┌──
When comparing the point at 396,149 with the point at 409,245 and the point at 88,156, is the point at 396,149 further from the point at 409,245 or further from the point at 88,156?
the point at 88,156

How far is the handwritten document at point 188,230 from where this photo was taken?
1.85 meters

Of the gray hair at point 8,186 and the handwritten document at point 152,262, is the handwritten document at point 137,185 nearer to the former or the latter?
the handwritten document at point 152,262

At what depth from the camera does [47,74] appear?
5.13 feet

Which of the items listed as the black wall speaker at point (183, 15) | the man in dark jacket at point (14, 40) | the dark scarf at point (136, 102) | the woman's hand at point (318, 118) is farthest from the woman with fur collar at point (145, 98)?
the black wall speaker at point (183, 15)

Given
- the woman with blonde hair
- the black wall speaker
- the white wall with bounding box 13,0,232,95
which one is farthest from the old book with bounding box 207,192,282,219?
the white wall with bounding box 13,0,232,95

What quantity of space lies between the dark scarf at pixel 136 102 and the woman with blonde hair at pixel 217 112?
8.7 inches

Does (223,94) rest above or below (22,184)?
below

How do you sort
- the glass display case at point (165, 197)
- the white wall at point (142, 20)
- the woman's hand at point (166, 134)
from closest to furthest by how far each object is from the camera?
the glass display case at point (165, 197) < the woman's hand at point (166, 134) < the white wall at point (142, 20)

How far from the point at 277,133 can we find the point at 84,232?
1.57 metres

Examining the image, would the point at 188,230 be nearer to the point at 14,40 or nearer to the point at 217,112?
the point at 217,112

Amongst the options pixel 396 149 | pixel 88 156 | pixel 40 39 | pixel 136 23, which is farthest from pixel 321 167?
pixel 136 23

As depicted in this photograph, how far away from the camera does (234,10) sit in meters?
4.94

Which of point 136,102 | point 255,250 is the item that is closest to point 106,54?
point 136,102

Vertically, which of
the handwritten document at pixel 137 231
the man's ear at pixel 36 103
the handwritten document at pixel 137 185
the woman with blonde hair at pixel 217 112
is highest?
└──
CHALLENGE => Copy all of the material above word for word, with no changes.

RESULT BELOW =>
When comparing the point at 396,149 with the point at 409,245 and the point at 88,156, is the point at 396,149 further from the point at 409,245 or further from the point at 88,156?
the point at 88,156

How far is the handwritten document at point 188,230 from where this photo was taken?
1.85 meters

Of the gray hair at point 8,186 and the handwritten document at point 152,262, is the handwritten document at point 137,185 nearer to the former or the latter?
the handwritten document at point 152,262

At what depth from the camera does [47,74] appear?
5.13 feet

Which of the items listed as the black wall speaker at point (183, 15) | the man in dark jacket at point (14, 40) | the dark scarf at point (136, 102) | the woman's hand at point (318, 118) is farthest from the woman with fur collar at point (145, 98)?
the black wall speaker at point (183, 15)

Given
- the woman with blonde hair
- the black wall speaker
- the white wall with bounding box 13,0,232,95
which one is farthest from the old book with bounding box 207,192,282,219?
the white wall with bounding box 13,0,232,95

What quantity of space lies between the dark scarf at pixel 136 102 and the woman with blonde hair at pixel 217 112?
8.7 inches

Does (223,94) rest above or below (22,184)?
below

How do you sort
- the glass display case at point (165, 197)
- the white wall at point (142, 20)
- the woman's hand at point (166, 134)
from closest to furthest by how far each object is from the camera?
the glass display case at point (165, 197) < the woman's hand at point (166, 134) < the white wall at point (142, 20)

How far from the point at 277,133 can we find the point at 84,232?
1.57 metres

Examining the image, would the point at 188,230 be nearer to the point at 14,40 or nearer to the point at 217,112?
the point at 217,112

Amongst the options pixel 396 149 | pixel 88 156 | pixel 40 39 | pixel 136 23, which is farthest from pixel 321 167?
pixel 136 23

As depicted in this photograph, how far away from the camera does (234,10) sit in meters?
4.94

Which of point 136,102 | point 255,250 is the item that is closest to point 106,54?
point 136,102

Vertically, which of
the handwritten document at pixel 137 231
the man's ear at pixel 36 103
the handwritten document at pixel 137 185
the woman with blonde hair at pixel 217 112
is highest?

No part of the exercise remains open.